___ TRECHO SELECIONADO ___
Para o país, as punições podem retardar o programa, mas não vão pará-lo

Por Da Redação - 7 jul 2010, 09h25

O chefe da Organização de Energia Atômica da República Islâmica, Ali Akbar Salehi, admitiu nesta quarta-feira que as sanções da ONU podem atrasar seu programa nuclear, apesar de não serem capazes de pará-lo. A declaração acontece no mesmo dia em que o país anuncia que sua primeira usina nuclear deve ser lançada até o fim de setembro, após um importante teste final realizado em seu reator.

Salehi afirmou nesta quarta-feira que as sanções do Conselho de Segurança da ONU podem ter algum efeito e retardar o progresso do seu programa nuclear. É a primeira vez que o regime de Teerã admite que as medidas podem ter efeito. “Não podemos dizer que as sanções não têm efeito”, disse. “Talvez elas retardem o trabalho, mas não vão pará-lo, isso é certeza.”
___ DADOS FORNECIDOS ___
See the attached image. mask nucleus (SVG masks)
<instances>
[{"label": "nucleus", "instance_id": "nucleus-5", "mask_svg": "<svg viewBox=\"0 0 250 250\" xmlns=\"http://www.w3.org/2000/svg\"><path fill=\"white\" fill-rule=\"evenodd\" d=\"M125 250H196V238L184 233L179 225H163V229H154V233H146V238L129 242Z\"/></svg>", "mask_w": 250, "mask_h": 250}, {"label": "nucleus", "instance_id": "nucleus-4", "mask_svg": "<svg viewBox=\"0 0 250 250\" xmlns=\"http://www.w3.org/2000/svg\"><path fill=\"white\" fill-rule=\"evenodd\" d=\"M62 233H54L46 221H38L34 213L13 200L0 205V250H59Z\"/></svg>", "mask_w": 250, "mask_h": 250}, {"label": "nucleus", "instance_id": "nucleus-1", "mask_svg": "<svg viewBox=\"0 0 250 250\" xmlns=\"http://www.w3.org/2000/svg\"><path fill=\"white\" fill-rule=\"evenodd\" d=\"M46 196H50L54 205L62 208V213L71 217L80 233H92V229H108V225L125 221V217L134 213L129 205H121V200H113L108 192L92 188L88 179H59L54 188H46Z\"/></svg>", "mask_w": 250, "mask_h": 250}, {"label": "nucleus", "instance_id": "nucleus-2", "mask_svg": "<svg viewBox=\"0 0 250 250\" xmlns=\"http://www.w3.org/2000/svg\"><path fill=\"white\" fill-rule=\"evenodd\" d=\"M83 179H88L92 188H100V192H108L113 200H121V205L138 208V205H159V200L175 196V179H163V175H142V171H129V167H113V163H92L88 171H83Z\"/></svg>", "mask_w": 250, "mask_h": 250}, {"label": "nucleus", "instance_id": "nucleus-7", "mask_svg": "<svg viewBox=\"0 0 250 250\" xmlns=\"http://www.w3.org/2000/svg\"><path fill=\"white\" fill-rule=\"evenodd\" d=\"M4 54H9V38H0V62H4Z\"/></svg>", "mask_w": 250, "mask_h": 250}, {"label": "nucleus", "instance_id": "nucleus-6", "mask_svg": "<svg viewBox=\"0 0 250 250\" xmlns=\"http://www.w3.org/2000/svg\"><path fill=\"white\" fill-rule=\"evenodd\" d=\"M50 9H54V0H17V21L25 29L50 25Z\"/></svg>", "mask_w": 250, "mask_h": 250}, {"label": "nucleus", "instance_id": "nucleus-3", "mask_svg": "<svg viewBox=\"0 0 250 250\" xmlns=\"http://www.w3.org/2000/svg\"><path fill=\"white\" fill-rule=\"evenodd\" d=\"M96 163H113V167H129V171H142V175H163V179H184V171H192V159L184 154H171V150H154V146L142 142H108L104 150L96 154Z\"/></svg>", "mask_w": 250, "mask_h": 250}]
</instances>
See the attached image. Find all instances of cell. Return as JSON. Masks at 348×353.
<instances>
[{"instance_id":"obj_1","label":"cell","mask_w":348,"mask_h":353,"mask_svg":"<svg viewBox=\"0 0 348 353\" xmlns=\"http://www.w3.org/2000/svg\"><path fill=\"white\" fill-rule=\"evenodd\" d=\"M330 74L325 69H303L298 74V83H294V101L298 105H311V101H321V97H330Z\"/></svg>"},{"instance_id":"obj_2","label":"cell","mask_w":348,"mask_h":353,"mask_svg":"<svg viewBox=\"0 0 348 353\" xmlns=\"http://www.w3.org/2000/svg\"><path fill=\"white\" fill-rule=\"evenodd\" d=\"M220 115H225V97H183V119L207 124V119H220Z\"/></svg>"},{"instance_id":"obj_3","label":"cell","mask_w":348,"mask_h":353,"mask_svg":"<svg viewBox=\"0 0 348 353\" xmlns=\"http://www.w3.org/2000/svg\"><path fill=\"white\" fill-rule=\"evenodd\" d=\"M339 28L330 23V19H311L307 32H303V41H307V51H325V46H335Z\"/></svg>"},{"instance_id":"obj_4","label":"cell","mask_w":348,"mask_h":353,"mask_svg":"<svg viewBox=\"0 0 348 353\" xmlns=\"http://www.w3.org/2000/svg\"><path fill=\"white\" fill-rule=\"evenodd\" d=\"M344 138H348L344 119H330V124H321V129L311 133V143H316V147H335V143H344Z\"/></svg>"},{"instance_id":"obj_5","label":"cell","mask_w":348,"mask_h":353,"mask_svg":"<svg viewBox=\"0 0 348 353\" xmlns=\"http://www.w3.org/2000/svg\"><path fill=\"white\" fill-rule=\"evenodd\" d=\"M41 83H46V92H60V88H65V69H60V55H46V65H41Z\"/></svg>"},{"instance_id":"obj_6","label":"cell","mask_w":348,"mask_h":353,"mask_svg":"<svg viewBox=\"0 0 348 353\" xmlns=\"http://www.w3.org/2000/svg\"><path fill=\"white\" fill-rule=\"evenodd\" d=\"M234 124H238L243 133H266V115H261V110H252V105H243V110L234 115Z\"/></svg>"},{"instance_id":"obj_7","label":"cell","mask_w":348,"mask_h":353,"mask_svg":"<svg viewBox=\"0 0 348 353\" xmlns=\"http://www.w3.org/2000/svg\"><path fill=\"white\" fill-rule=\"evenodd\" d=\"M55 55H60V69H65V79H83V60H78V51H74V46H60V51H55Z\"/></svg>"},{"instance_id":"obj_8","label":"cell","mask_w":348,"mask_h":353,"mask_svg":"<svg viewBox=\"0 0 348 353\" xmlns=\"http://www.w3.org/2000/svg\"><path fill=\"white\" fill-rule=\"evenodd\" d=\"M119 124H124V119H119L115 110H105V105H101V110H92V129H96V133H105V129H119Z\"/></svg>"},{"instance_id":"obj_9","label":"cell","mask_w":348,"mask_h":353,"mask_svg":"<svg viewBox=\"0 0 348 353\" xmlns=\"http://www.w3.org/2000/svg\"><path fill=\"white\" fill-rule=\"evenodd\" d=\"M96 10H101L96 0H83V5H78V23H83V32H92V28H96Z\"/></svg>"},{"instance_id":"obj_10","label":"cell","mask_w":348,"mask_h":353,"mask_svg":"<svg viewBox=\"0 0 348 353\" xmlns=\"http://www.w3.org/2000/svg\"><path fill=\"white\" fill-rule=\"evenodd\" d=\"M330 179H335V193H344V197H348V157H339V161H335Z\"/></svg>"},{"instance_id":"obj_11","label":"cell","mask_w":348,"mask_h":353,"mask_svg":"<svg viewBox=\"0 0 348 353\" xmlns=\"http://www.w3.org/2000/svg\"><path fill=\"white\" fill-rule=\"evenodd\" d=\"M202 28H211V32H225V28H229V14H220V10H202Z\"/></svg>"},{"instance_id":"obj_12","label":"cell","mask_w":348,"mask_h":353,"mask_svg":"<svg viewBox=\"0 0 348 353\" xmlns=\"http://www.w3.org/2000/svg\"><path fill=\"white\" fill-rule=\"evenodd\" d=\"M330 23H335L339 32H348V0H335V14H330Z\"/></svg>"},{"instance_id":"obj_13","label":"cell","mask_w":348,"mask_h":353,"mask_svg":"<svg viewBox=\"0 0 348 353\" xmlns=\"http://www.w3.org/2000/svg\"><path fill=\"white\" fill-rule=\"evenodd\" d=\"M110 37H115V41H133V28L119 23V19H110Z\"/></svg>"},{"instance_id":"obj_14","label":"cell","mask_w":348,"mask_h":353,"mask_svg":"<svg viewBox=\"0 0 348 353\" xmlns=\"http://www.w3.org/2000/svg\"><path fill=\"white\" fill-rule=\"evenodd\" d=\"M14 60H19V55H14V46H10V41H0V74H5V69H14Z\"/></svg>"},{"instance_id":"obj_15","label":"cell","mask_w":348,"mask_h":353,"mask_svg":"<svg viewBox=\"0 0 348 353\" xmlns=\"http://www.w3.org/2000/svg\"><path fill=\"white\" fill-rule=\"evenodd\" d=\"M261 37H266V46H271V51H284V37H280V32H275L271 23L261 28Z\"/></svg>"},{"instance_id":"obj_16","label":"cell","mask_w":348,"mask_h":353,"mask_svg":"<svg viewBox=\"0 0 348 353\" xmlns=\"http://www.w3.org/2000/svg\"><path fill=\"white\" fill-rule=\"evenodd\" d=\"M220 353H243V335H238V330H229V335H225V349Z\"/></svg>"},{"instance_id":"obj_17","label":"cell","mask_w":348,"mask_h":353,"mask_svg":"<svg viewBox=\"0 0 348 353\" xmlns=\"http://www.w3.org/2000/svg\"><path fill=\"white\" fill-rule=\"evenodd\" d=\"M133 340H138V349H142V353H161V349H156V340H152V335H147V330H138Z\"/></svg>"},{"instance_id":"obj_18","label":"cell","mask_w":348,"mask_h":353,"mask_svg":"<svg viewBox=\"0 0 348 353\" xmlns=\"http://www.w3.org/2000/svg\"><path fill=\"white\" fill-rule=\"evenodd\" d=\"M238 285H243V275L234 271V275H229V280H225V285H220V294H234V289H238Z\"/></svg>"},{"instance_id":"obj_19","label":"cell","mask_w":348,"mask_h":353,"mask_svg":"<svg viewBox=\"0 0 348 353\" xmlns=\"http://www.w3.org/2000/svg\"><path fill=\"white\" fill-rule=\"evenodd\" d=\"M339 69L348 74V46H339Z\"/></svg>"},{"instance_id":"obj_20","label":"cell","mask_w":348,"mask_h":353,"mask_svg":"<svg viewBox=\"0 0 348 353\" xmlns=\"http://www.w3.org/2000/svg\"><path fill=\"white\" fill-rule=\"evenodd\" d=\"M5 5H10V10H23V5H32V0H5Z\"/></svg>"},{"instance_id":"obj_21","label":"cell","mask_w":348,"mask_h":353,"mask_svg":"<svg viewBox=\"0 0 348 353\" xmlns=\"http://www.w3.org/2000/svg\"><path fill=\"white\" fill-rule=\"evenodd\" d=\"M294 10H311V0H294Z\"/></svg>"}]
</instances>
___
• **EXERCÍCIOS**
- 1) Indique se as afirmações (a), (b) e (c) estão de acordo com o trecho sobre as sanções da ONU e responda a cada uma com sim ou não, citando as palavras exatas do trecho que o comprovam. (a) Salehi declarou que as sanções não podem ter efeito algum sobre o programa nuclear. (b) A primeira usina nuclear do país deve ser lançada até o fim de setembro. (c) O regime de Teerã já havia admitido antes que as medidas poderiam ter efeito.
- 2) Dê prosseguimento ao trecho sobre as sanções da ONU, começando logo após a última frase apresentada.

• **RESPOSTAS**
- 1)
(a) Não: “Não podemos dizer que as sanções não têm efeito”.
(b) Sim: “sua primeira usina nuclear deve ser lançada até o fim de setembro”.
(c) Não: “É a primeira vez que o regime de Teerã admite que as medidas podem ter efeito.”

- 2)
Um sinal da determinação iraniana foi o anúncio sobre o lançamento da sua primeira usina nuclear, também nesta quarta-feira. “Alcançamos o ponto sem volta e o caminho está aberto para que o reator comece a funcionar”, disse Salehi. Ele acrescentou que testes foram realizados na planta e que foram os últimos antes do início das operações.

A declaração sugere que uma disputa entre Teerã e Moscou, iniciada em maio sobre a imposição de novas sanções contra o Irã. A Rússia concordou em construir o reator de 1.000 megawatts há 15 anos, mas os atrasos têm perseguido o projeto de 1 bilhão de dólares.